A rat’s tail orchid doesn’t sound like something you’d seek out. The plant gets its common name from the long thin cylindrical leaves, which, if you’re a glass-half-empty type of person, do resemble rat’s tails.
In late winter, though, the rat’s tail is a total showstopper. It casts off its dowdy persona and covers itself with fragrant, starry little white flowers, giving it its alternative name, the bridal veil orchid.
Bridal Veil Orchid, or a rat’s tail orchid at Royal Botanical Garden in Sydney.Credit:Louise Kennerley
You can see it now along creeks, lakes and swamps anywhere from Calliope north of Brisbane or south to Bega. Or, more easily, at the Royal Botanic Garden Sydney.
The plant’s botanical name is Dockrillia teretifolium, commemorating the self-trained, amateur orchid botanist Alick Dockrill. Dockrill was born in Enmore, in Sydney’s Inner West, in 1915 and fell in love with Australian orchids as a boy. Despite his lack of formal training, his devotion to native orchids and his meticulous observations led him to become an authority. He literally wrote the book on Australian orchids, publishing ‘Australian Indigenous Orchids’ in 1969, and revising it in 1992. Dockrill died in 2011.
The Dockrillia in the Botanic Garden was collected in the wild in 1959 by another local amateur orchidist. The anonymous man from Concord donated the plant to the Botanic Garden in 1988.
The slow-growing orchid, which has now lived 62 years in captivity, is a metre and half long, hanging high up in an old Port Jackson fig east of the Palm House. The fig is reaching the end of its life and is starting to lose branches, opening up the canopy and allowing more light onto the orchid, improving the flowering, while also opening up the view of the orchid from below.

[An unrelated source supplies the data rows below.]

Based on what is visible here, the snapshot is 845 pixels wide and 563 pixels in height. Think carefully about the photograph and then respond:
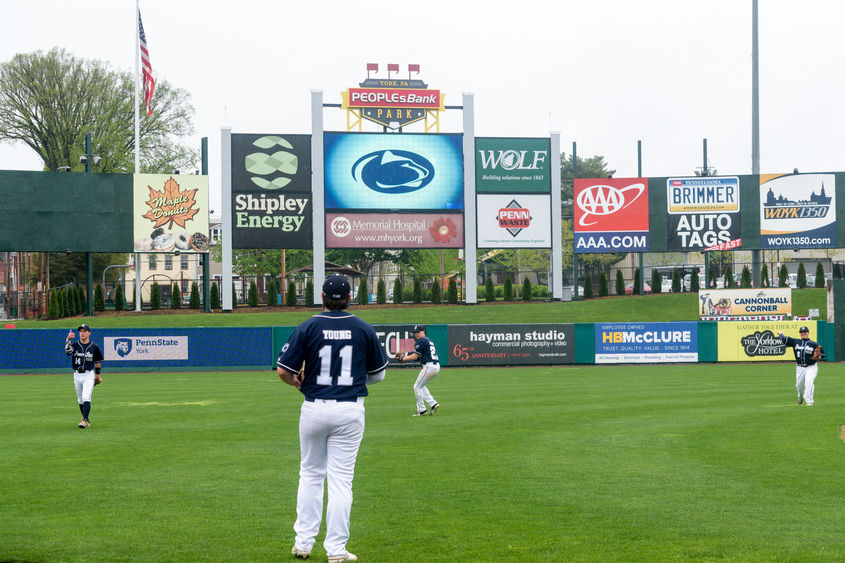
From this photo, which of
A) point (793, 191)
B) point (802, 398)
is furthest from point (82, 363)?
point (793, 191)

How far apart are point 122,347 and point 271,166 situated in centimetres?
1523

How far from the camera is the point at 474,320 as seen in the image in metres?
49.9

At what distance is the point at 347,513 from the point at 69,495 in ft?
14.9

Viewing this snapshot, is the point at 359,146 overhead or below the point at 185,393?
overhead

“The leaves are cylindrical and not that easy to see, especially up so high, but once it flowers it’s just vibrant,” says Randy Sing, nursery supervisor at RBG. It’s unusual for the orchid to be growing in a fig, as in the wild it favours Casuarina glauca as a home. “They like the same conditions,” explains Sing. “Both like to grow around waterways and it likes the high light levels and humidity off the water.”
The specimen at RBG does its dramatic thing with no help at all from the gardeners. “It would benefit from some fertiliser, there’s no question,” says Sing, “but it’s too high up in the tree.” The bridal veil orchids in the RBG glasshouse, which are grown on cork, are fertilised weekly in the spring and summer and fortnightly through autumn and winter. And that’s the way to get the best results from bridal veil orchids grown at home.
But if you don’t have the right position at home, go visit the old beauty in the Botanic Garden over the next few weeks. It’s just one stunner from the more than 800 different orchid species native and unique to Australia, as Alick Dockrill would no doubt have told us.